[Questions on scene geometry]
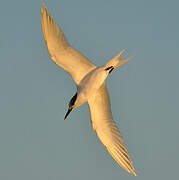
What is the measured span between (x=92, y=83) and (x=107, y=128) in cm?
272

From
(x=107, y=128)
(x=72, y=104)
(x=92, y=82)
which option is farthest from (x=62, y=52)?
(x=107, y=128)

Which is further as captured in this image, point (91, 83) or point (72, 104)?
point (72, 104)

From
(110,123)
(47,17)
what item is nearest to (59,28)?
(47,17)

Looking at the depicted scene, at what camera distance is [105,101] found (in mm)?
21703

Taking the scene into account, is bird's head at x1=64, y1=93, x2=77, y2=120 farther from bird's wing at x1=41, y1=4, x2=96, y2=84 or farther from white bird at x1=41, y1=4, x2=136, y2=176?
bird's wing at x1=41, y1=4, x2=96, y2=84

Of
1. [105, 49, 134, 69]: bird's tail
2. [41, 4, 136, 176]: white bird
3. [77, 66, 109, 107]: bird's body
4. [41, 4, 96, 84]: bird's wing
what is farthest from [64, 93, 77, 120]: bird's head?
[105, 49, 134, 69]: bird's tail

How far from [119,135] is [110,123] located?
0.65 metres

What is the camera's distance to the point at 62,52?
20000mm

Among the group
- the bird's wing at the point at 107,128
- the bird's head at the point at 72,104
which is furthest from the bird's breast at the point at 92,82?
the bird's wing at the point at 107,128

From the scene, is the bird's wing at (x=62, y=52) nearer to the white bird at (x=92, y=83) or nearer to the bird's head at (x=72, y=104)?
the white bird at (x=92, y=83)

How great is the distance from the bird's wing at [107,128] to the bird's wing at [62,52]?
4.17 feet

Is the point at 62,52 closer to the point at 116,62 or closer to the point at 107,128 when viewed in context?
the point at 116,62

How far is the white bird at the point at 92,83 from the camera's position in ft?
63.7

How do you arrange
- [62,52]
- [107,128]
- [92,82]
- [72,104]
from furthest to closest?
[107,128], [72,104], [92,82], [62,52]
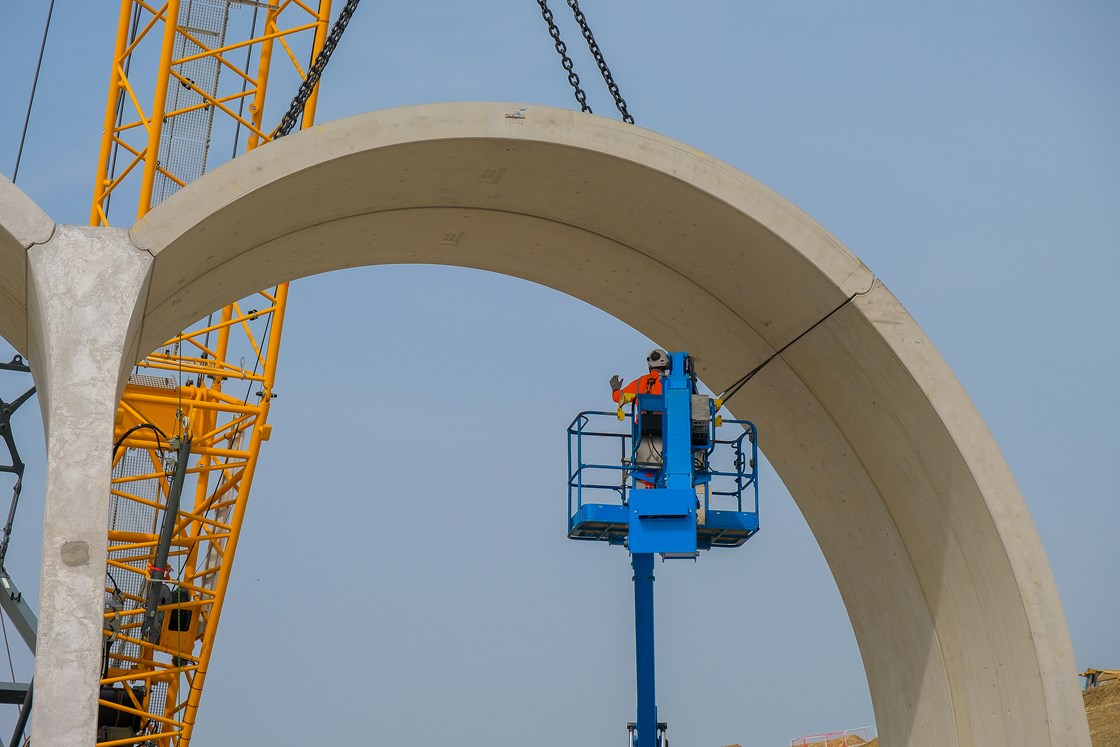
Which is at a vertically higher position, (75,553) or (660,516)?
(660,516)

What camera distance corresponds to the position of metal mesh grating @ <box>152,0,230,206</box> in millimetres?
21766

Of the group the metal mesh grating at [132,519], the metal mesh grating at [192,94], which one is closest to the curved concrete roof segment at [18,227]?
the metal mesh grating at [192,94]

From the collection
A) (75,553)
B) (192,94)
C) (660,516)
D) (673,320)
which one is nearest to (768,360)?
(673,320)

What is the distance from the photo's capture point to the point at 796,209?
11.3m

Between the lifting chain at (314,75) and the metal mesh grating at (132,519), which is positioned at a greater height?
the lifting chain at (314,75)

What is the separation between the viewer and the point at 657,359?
1285 centimetres

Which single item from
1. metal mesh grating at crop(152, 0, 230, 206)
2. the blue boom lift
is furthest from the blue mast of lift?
metal mesh grating at crop(152, 0, 230, 206)

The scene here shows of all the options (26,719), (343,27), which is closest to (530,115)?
(343,27)

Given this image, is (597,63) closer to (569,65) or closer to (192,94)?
(569,65)

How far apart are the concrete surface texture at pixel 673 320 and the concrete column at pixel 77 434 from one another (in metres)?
0.02

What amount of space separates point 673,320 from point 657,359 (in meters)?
1.25

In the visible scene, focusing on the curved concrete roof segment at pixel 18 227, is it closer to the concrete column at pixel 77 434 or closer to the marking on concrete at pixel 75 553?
the concrete column at pixel 77 434

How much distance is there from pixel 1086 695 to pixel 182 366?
16640mm

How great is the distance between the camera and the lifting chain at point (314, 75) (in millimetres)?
12930
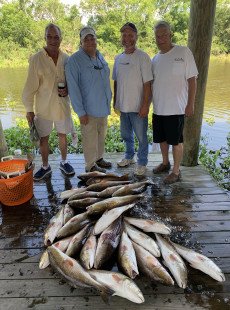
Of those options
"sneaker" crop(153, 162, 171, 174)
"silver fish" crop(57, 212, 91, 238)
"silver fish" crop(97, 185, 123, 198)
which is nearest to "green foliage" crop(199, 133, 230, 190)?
"sneaker" crop(153, 162, 171, 174)

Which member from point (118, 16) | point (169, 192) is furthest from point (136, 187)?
point (118, 16)

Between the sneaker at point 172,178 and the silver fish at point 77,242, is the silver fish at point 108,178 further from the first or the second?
the silver fish at point 77,242

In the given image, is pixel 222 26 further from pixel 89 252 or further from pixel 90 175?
pixel 89 252

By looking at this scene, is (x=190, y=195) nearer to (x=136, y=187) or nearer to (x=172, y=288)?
(x=136, y=187)

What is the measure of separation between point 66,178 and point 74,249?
1613 millimetres

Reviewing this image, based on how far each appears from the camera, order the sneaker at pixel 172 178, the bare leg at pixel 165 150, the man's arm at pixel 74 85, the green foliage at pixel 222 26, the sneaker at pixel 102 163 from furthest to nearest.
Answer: the green foliage at pixel 222 26 < the sneaker at pixel 102 163 < the bare leg at pixel 165 150 < the sneaker at pixel 172 178 < the man's arm at pixel 74 85

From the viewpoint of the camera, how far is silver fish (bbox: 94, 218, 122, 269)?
217cm

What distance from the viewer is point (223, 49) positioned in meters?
29.4

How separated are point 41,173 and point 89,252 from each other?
1.90 m

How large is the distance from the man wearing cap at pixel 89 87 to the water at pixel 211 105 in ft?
15.2

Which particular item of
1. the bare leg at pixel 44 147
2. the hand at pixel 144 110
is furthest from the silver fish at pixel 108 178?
the bare leg at pixel 44 147

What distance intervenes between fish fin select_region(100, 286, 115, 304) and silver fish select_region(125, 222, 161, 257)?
0.49m

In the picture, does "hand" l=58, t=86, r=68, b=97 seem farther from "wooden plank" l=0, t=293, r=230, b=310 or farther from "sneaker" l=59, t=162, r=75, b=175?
"wooden plank" l=0, t=293, r=230, b=310

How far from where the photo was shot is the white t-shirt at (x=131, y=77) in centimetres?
331
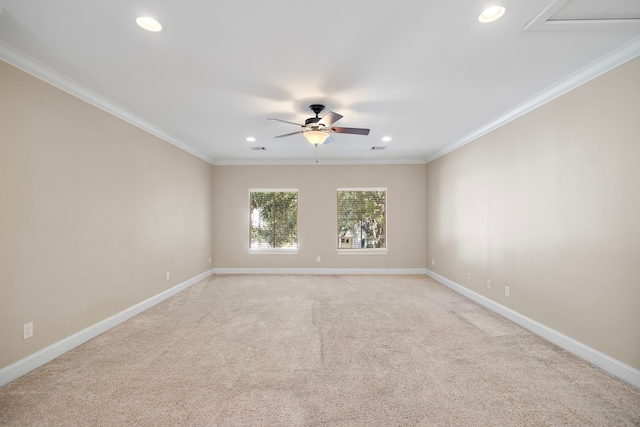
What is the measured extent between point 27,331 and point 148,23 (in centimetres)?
269

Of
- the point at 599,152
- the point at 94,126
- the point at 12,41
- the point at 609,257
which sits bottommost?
the point at 609,257

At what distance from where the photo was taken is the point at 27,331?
2523 millimetres

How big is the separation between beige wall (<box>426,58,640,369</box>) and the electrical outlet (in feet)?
16.2

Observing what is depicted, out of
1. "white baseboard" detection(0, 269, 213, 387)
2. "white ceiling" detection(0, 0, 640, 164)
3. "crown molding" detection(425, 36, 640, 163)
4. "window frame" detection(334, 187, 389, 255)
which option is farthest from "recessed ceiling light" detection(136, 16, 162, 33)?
"window frame" detection(334, 187, 389, 255)

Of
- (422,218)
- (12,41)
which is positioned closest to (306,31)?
(12,41)

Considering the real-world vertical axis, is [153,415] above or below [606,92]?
below

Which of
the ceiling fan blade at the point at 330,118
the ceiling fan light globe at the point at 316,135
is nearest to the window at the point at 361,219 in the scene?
the ceiling fan light globe at the point at 316,135

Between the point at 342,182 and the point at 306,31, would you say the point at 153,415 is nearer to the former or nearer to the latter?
the point at 306,31

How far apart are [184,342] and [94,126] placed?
2.58 metres

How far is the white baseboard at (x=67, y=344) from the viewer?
7.82 feet

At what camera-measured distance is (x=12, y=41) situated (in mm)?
2256

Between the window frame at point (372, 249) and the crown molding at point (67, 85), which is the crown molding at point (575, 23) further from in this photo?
the window frame at point (372, 249)

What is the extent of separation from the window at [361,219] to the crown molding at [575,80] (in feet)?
9.74

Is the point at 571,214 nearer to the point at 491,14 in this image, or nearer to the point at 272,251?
the point at 491,14
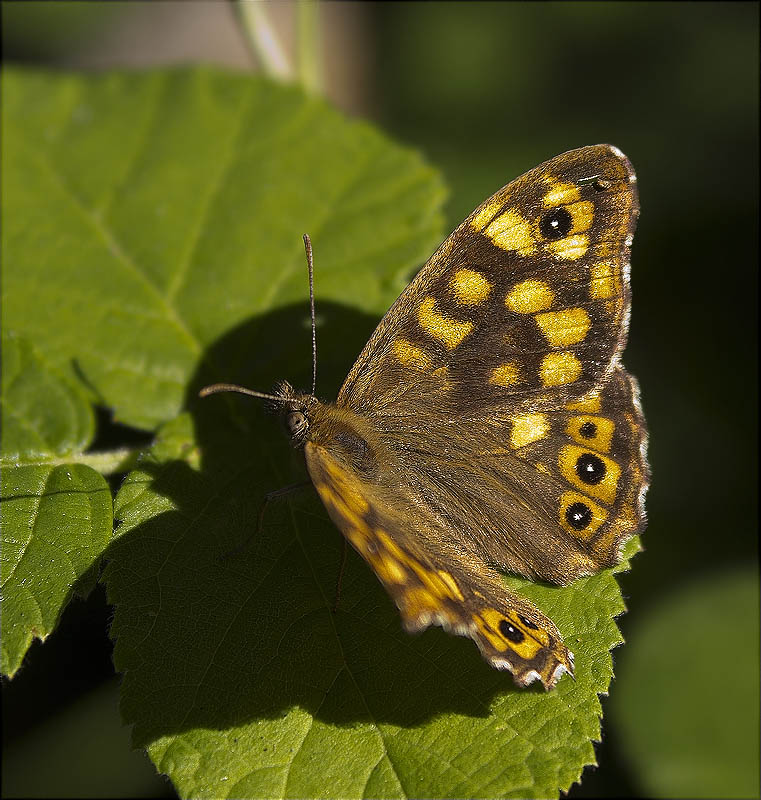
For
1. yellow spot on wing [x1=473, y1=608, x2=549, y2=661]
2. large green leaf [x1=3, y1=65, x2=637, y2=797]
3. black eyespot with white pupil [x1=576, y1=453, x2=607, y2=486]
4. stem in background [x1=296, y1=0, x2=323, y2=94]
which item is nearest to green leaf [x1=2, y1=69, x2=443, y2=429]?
large green leaf [x1=3, y1=65, x2=637, y2=797]

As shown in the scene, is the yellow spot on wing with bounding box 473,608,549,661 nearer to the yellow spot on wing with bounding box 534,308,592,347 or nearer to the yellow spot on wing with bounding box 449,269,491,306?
the yellow spot on wing with bounding box 534,308,592,347

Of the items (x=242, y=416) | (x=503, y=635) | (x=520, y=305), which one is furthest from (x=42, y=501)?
(x=520, y=305)

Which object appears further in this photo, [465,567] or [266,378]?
[266,378]

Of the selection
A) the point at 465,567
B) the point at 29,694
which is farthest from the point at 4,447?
the point at 465,567

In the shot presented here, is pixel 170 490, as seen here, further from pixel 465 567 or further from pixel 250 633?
pixel 465 567

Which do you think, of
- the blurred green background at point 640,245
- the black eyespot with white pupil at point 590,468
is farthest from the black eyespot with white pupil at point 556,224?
the blurred green background at point 640,245

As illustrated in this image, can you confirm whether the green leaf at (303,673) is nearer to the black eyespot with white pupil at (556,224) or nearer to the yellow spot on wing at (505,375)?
the yellow spot on wing at (505,375)
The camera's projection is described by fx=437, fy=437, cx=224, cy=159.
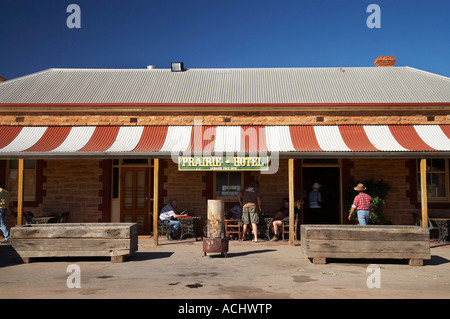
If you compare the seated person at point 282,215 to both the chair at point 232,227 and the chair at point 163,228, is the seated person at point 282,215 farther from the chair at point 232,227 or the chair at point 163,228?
the chair at point 163,228

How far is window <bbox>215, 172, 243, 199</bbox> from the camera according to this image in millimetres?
12812

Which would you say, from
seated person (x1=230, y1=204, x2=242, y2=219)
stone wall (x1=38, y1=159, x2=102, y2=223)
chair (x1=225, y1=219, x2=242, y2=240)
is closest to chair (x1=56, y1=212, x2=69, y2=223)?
stone wall (x1=38, y1=159, x2=102, y2=223)

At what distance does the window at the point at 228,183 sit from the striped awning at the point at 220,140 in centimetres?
126

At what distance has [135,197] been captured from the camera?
12953 mm

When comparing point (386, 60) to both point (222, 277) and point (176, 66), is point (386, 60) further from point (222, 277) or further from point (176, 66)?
point (222, 277)

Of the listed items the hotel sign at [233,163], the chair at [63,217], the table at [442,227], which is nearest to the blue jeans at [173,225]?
the hotel sign at [233,163]

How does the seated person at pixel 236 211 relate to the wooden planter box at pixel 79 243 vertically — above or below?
above

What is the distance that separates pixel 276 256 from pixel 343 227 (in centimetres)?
157

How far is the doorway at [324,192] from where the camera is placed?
13.5m

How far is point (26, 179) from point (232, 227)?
6295 mm

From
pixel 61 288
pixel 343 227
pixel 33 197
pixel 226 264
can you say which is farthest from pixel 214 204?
pixel 33 197

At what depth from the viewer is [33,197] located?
12734 millimetres

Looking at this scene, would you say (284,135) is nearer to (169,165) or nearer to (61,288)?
(169,165)

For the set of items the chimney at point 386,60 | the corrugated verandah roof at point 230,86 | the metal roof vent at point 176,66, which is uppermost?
the chimney at point 386,60
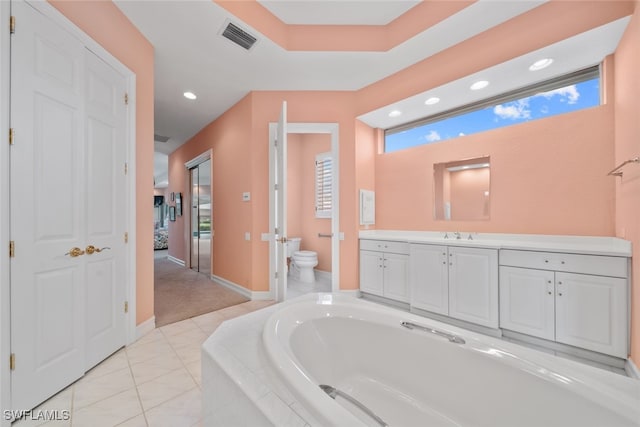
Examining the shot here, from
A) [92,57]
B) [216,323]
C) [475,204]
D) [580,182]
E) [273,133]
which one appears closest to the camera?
[92,57]

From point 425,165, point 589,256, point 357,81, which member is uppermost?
point 357,81

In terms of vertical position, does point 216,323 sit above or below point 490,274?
below

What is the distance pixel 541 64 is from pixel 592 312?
2.09 meters

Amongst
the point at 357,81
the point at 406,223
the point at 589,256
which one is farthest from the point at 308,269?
the point at 589,256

* **Task to complete**:
Set down, without any change, the lines of the entries starting with the line that contains "What is the distance pixel" and going on through the end of the entries.

* **Solution**:
What is the distance pixel 541 64 is from pixel 592 312?
2.09 meters

Amongst
the point at 357,81
the point at 406,223
the point at 589,256
which one is farthest from the point at 308,269?
the point at 589,256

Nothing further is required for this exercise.